Others too have used this theme.... but Mirza has composed this verse, and especially the first line, apart from all the rest, in an absolutely untouched style. (130)



This verse, like {54,1}, turns on the witty, multivalent use of an idiomatic expression. And as in that case, it seems that the commentators don't agree on how to understand the idiom (though I'd go with Nazm's meaning over the others). And also as in that case, it seems that the verse can still be effective even if we aren't entirely sure about the original idiom.

The first clause in the second line colloquially omits the subject, but it's definitely masculine (because of achchhaa ) and singular (because of ho ). Thus two possibilities present themselves-- the patient, and the Messiah:

='If he (the patient) wouldn't recover or be well, then what cure of the Messiah?' could mean that if the Messiah can't cure the patient, then (1) What punishment can (or should) be inflicted on the Messiah for his failure?; (2) Can anybody improve on his treatment?; (3) Does he have any curative ability at all?

='If he (the Messiah) wouldn't be well or healthy himself, then what cure of the Messiah?' would open a new set of readings. If the Messiah can't cure himself, then (1) Can he possibly cure anybody else?; (2) Is it possible to punish him for such a failure?; (3) Can anybody else cure the Messiah?

We also know that the speaker, the lover himself, is just as much a 'passion-sick one' as the patient he undertakes to nurse. This makes his role as Messiah or physician doubly problematical. If he can't cure himself, how can he cure anybody else? And if he fails to cure the patient, how, in his condition of illness, can he be blamed?

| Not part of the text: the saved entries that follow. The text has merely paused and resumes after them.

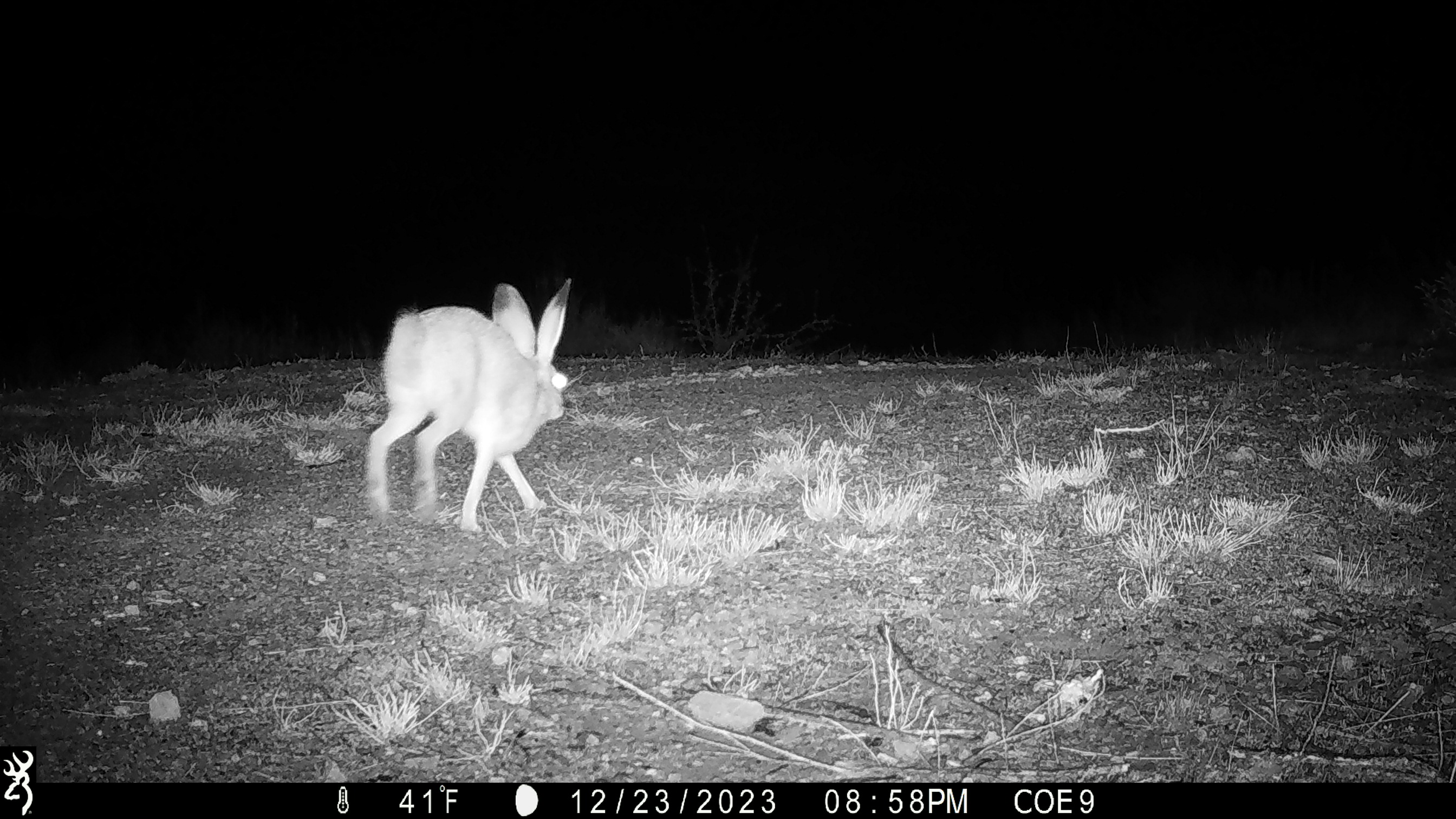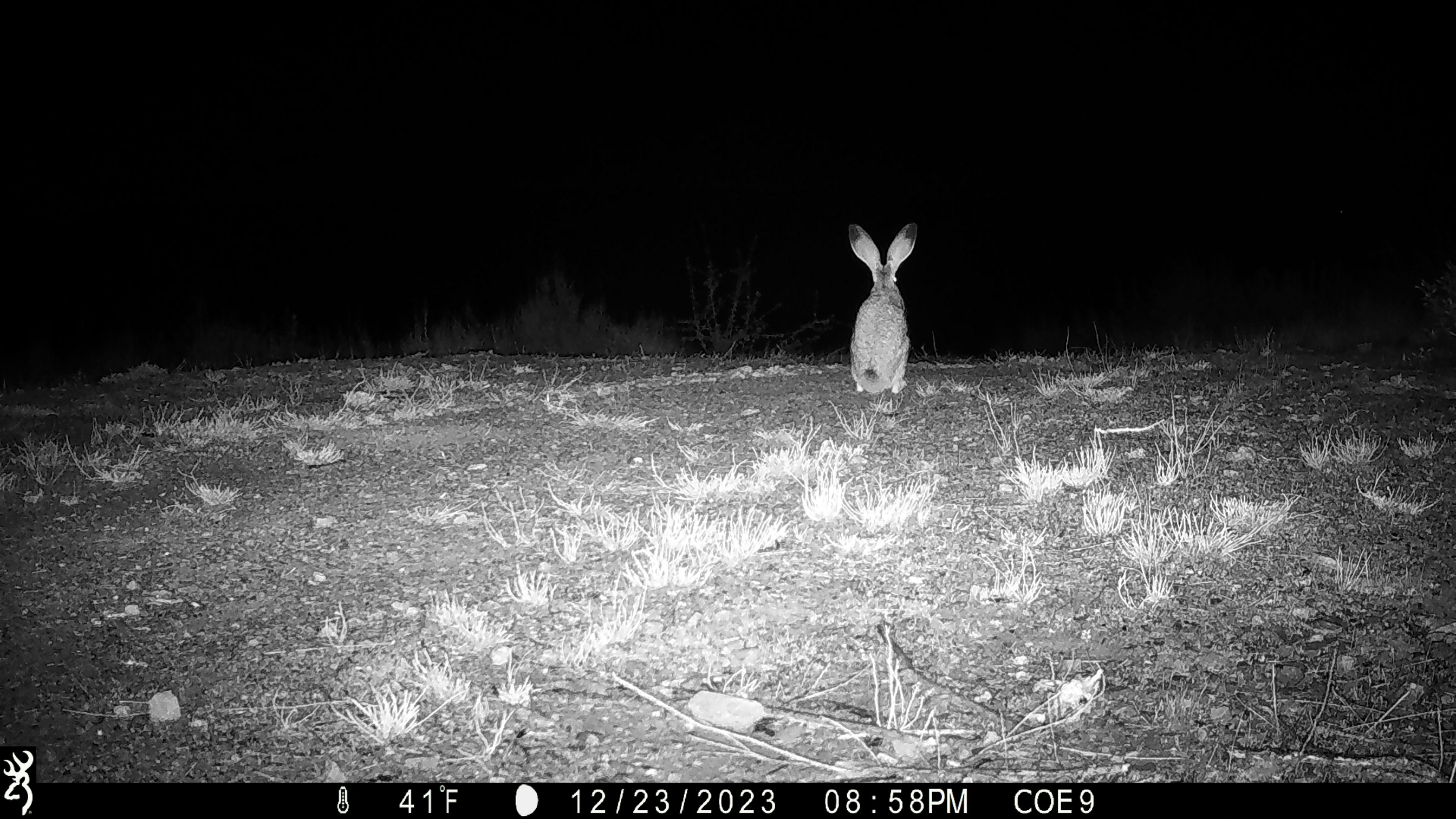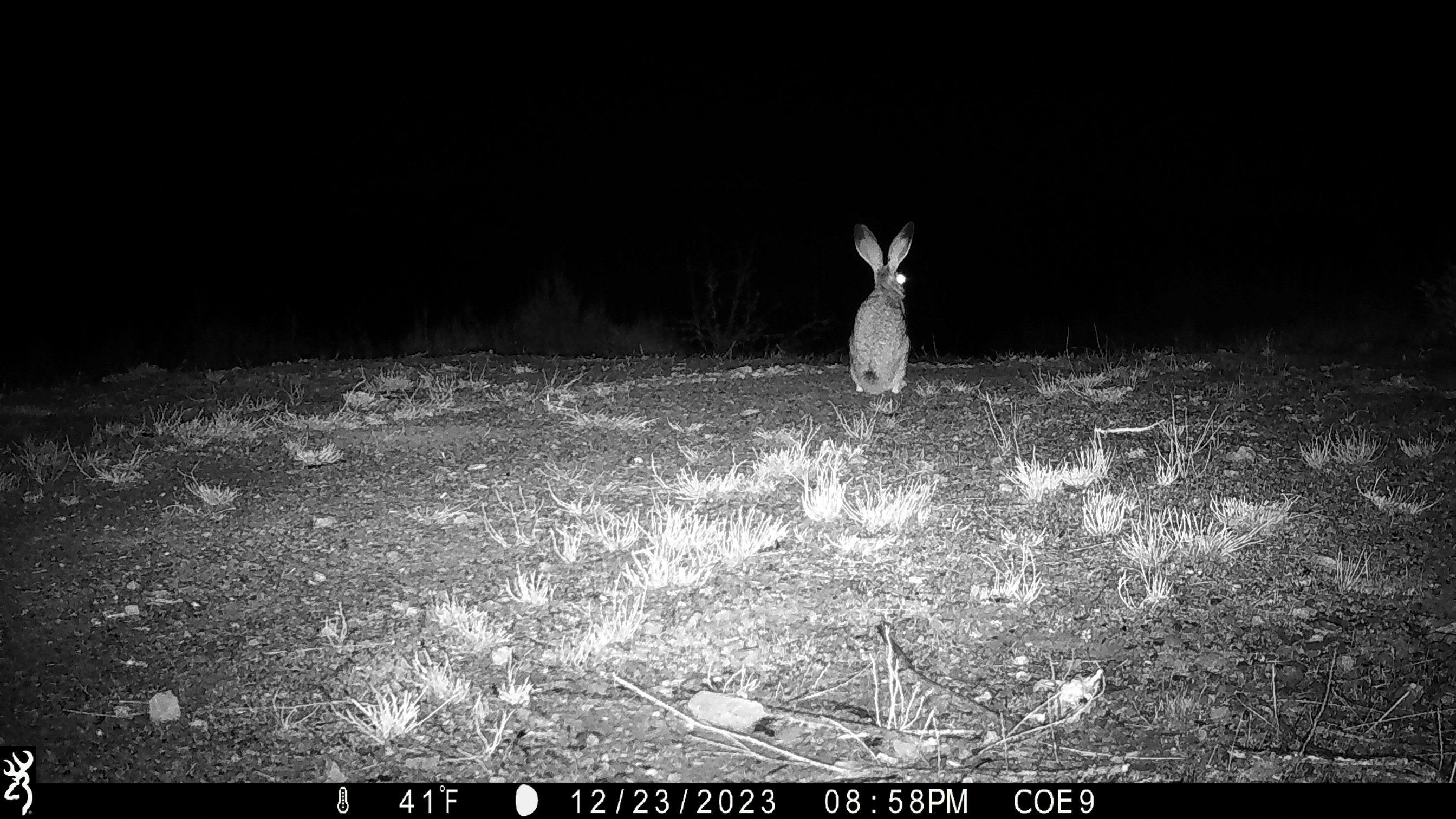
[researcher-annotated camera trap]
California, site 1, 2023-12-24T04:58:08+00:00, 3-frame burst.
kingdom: Animalia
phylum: Chordata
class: Mammalia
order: Lagomorpha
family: Leporidae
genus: Lepus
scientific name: Lepus californicus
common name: black-tailed jackrabbit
Black-tailed jackrabbit (Lepus californicus).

As Bekhud Dihlavi points out, the Messiah could also be taken to be the beloved herself, while the speaker, the lover, merely offers himself as a nurse. In this case, his use of the idiomatic phrase would be a way of disavowing responsibility for the result, as though he already foresees a fatal outcome.

No matter what reading we adopt, that colloquial lo suggests some kind of ongoing argument or discussion, with perhaps a touch of exasperation on the speaker's part. And surely, in the whole verse, there's an obvious playful enjoyment of such witty manipulation of a familiar proverb.